Sunday, September 4, 2022

"Pseudo" in "pseudo-RNG" does not mean "poor-quality randomness"

Whenever the question of the quality of the randomness generated by a computer program is the subject of a discussion, pretty much invariably and without fail some smartass will jump in and say that what the computer is using is a "PSEUDO random number generator" with the implication that that somehow affects the quality of the randomness and explains why the quality might be poor.

This is a misunderstanding about random number generation and what the "pseudo" in that term means and implies.

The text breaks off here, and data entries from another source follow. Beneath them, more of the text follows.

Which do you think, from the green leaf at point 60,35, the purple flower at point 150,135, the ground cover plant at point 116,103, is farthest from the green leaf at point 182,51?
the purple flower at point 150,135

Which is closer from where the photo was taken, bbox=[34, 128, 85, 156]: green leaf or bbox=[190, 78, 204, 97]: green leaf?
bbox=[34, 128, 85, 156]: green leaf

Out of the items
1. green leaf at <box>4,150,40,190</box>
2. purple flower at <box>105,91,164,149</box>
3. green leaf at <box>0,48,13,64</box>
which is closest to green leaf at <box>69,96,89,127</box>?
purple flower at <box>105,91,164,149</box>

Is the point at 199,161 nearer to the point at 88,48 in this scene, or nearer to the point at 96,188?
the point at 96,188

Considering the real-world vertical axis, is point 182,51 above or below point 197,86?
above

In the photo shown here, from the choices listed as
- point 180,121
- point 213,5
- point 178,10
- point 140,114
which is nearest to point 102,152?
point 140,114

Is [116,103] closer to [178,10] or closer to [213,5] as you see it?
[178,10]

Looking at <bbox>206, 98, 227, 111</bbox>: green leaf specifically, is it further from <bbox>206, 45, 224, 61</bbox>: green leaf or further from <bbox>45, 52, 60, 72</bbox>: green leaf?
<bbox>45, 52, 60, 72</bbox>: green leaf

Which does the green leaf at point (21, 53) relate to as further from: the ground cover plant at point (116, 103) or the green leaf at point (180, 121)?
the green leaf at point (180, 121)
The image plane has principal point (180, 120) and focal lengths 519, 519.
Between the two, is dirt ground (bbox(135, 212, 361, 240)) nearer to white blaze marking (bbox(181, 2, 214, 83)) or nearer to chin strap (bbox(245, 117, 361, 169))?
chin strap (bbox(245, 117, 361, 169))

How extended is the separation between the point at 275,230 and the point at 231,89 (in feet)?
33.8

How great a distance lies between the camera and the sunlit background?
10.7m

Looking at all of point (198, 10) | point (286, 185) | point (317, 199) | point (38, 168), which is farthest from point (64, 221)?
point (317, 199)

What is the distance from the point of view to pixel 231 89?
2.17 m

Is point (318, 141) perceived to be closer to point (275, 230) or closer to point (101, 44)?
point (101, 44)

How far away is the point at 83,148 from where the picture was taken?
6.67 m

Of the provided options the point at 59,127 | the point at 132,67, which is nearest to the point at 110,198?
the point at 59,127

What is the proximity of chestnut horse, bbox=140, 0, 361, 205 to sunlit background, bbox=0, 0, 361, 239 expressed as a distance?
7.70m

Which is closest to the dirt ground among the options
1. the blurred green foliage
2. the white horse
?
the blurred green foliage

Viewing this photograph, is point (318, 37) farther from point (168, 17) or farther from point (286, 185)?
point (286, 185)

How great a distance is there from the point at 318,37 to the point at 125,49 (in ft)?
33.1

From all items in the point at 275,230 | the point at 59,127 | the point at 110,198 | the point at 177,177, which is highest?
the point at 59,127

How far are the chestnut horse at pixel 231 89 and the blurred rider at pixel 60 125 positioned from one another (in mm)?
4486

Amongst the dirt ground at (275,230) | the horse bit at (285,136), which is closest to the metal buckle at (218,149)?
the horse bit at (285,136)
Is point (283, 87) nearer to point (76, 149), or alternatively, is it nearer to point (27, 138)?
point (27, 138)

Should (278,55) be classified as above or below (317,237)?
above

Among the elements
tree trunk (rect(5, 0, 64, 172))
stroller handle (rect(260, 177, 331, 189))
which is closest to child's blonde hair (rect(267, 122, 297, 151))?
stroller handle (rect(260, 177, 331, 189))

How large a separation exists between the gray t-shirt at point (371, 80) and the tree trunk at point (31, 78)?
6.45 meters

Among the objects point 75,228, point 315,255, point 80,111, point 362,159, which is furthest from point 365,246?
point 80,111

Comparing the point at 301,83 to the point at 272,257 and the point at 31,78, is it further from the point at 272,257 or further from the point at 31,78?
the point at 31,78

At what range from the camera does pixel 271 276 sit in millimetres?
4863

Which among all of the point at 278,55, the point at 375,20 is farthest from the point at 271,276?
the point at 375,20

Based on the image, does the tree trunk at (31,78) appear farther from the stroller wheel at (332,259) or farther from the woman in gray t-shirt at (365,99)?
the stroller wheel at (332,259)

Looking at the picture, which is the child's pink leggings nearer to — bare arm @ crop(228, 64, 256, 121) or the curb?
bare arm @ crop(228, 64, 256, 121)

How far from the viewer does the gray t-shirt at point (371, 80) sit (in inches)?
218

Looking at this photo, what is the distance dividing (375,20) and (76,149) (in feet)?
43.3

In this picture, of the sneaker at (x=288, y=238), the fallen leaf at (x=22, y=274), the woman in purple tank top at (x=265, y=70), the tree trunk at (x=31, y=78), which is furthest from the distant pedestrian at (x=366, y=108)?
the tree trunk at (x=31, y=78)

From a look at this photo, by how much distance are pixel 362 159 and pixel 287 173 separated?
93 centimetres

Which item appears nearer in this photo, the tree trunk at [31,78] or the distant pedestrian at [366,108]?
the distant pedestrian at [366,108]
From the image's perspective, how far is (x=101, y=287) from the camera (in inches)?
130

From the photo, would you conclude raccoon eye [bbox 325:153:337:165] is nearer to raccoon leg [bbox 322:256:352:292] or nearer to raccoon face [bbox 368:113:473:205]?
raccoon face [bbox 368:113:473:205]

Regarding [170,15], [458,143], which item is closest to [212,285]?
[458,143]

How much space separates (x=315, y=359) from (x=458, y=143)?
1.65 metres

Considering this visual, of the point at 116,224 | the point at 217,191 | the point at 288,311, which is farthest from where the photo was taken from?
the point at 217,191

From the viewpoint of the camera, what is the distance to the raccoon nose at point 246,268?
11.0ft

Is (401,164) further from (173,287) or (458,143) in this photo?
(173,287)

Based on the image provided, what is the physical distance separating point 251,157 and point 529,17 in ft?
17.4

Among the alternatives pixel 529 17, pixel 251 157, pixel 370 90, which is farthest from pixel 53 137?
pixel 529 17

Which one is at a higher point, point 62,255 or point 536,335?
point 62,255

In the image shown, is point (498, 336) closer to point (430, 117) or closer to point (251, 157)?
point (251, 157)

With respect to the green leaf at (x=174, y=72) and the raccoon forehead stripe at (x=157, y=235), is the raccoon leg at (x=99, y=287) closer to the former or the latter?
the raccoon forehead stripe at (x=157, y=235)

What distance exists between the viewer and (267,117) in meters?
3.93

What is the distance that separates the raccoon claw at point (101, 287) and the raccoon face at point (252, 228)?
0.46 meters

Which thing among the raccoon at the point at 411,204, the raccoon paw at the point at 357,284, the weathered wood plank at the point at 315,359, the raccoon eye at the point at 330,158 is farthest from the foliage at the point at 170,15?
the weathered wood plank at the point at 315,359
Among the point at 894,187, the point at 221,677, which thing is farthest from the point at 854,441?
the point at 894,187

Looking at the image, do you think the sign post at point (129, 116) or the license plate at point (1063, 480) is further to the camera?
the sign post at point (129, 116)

The "pseudo" in "pseudo-random number generator" (PRNG) has nothing to do with the quality of the randomness and everything to do with repeatability: Given the same initial conditions (ie. the same initial "seed") you are guaranteed to always get the same stream of numbers.

However, that tells nothing about the "quality" of the randomness of those numbers.

Sure, there are many PRNGs that have very poor, even horrendous quality, and/or horribly short periods (ie. how many numbers they produce before they start repeating the same pattern again). However, they are not poor-quality because they are "pseudo". They are poor-quality because they have been badly designed. Them being "pseudo" has nothing to do with it.

The fact is that it's perfectly possible to implement PRNGs which output (if you don't know the initial seed) is completely indistinguishable from true randomness, by any metric or algorithm you may use, and where predicting the next number (or even that the number is likely to be within a certain range) is pretty much impossible, just like with true randomness.

In fact, so-called cryptographically strong PRNGs (CSPRNGs) rely heavily on this. If a CSPRNG were in any way predictable, even slightly, it would make it useless for cryptography.

To put that in another way: If you are given two very long lists of numbers (billions of numbers), one generated by a CSPRNG and another by some true source of even randomness, it's impossible for you to know which one was produced by the CSPRNG, no matter which metric or algorithm you may use.

Thus, for all intents and purposes, the output of a CSPRNG is pretty much in practice truly random. Indistinguishable from actual randomness. It cannot be higher-quality than that. The only special thing about it being "pseudo" is that if you have the initial seed you can repeat the same stream of numbers with it. (Without the initial seed there's no way for you to even know what this initial seed was. In fact, cryptography heavily relies on this.)

Thus, in the name of everything that's holy and mighty, please stop jumping in with the "pseudo" thing when the question at hand is the quality of the randomness of a computer program, as if "pseudo" meant "poor-quality randomness".